> PROBLEM DETAILS:
Please transcribe only the lines from the one holding "Remi Apartment Sukosan Ngoại thất bức ảnh" through the final line of the data, both included, with no pictures.

——————

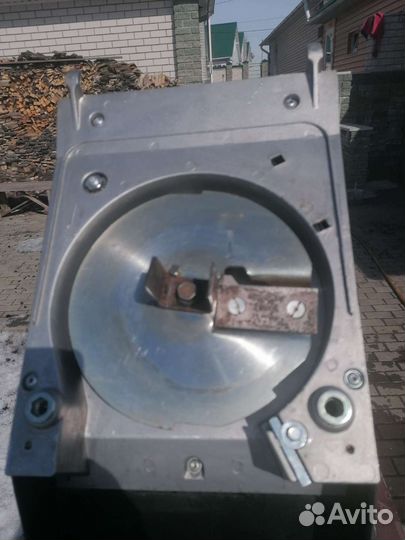 Садовый измельчитель Viking GE 105.1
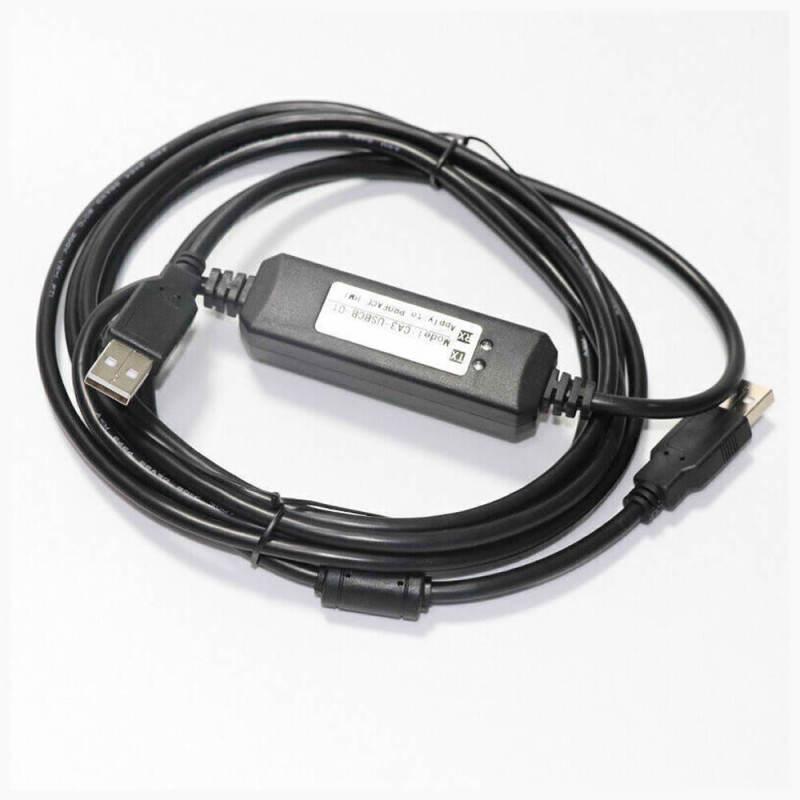 CA3-USBCB-01 Programming Cable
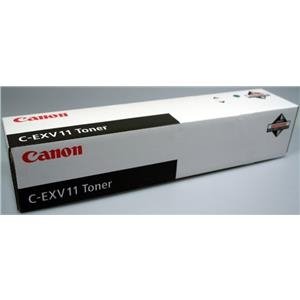 Toner Canon C-EXV11 noir authentique pour imprimantes imageRUNNER IR2230 et IR2270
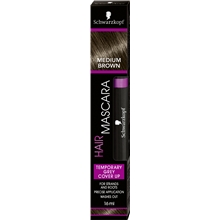 Hair Mascara 16 ml Medium Brown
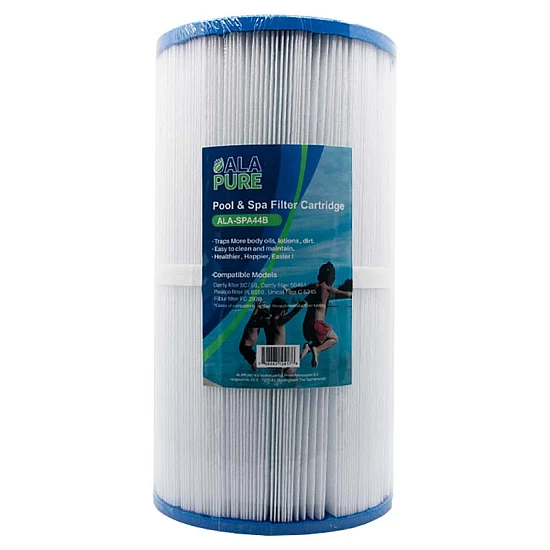 Alapure Spa Wasserfilter geeignet für Magnum DF45 Alapure Spa Wasserfilter geeignet für Magnum DF45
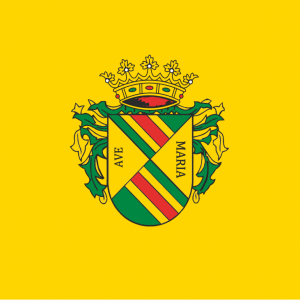 Bandera de Collado Villalba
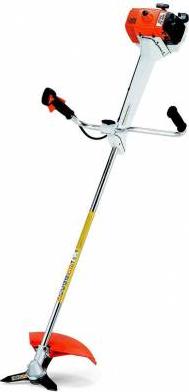 Stihl Fs 250 Купить В Спб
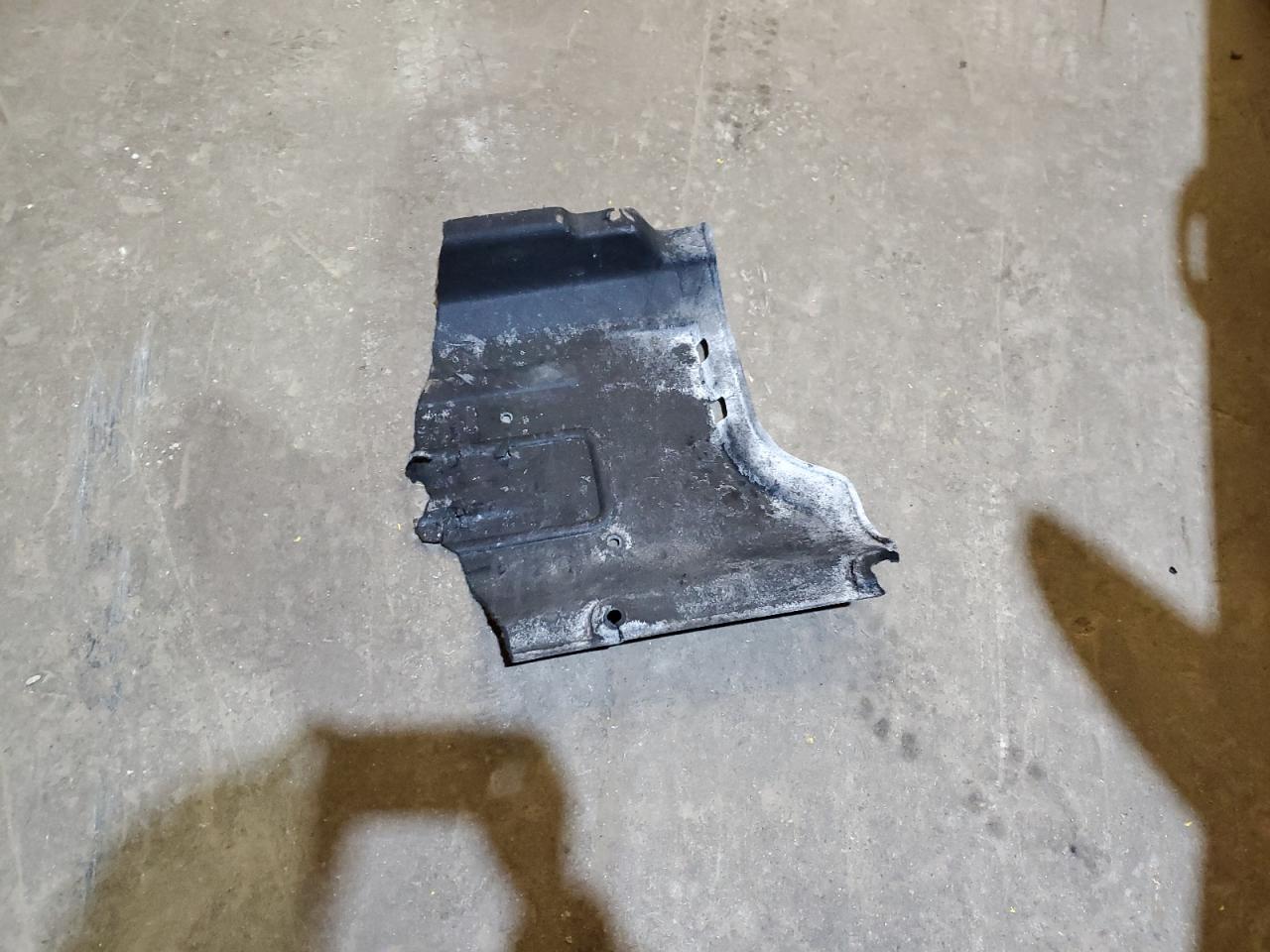 2024 Hyundai Tucson VIN 5NMJACDE5RH436669 Copart auction photo, undercarriage damage thumbnail 15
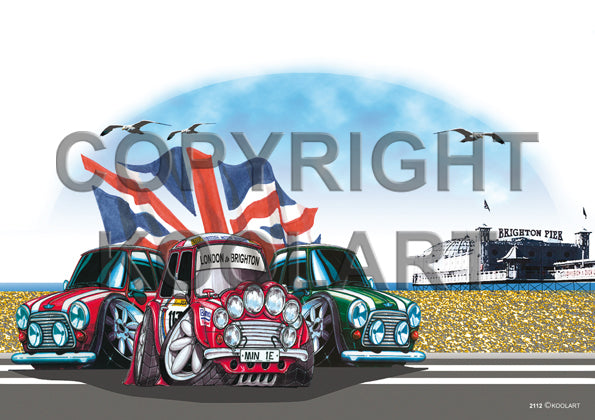 Old Mini Beach (SKU2112)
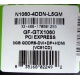 N1060 GF-GTX1060 PCI EXPRESS 3GB GDDR5-DVI+DP+HDMI (VC81CD) - Благовещенск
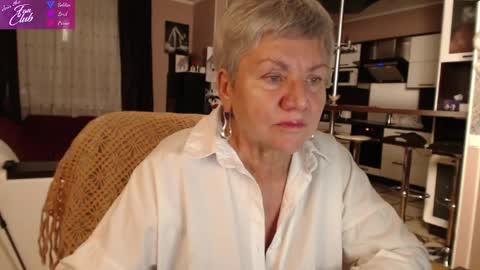 Roxana online show from 01-14-25, 05:45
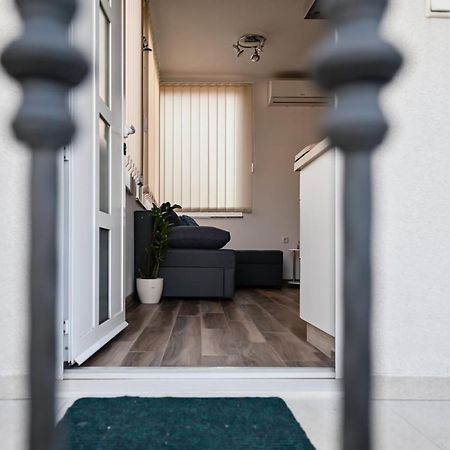 Remi Apartment Sukosan Ngoại thất bức ảnh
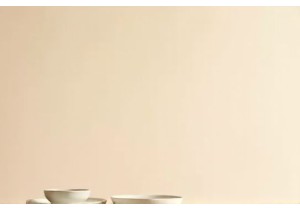 Stylish Chinese Home Goods Inspired by Tradition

——————

> TASK RESULT:
 Remi Apartment Sukosan Ngoại thất bức ảnh
 Stylish Chinese Home Goods Inspired by Tradition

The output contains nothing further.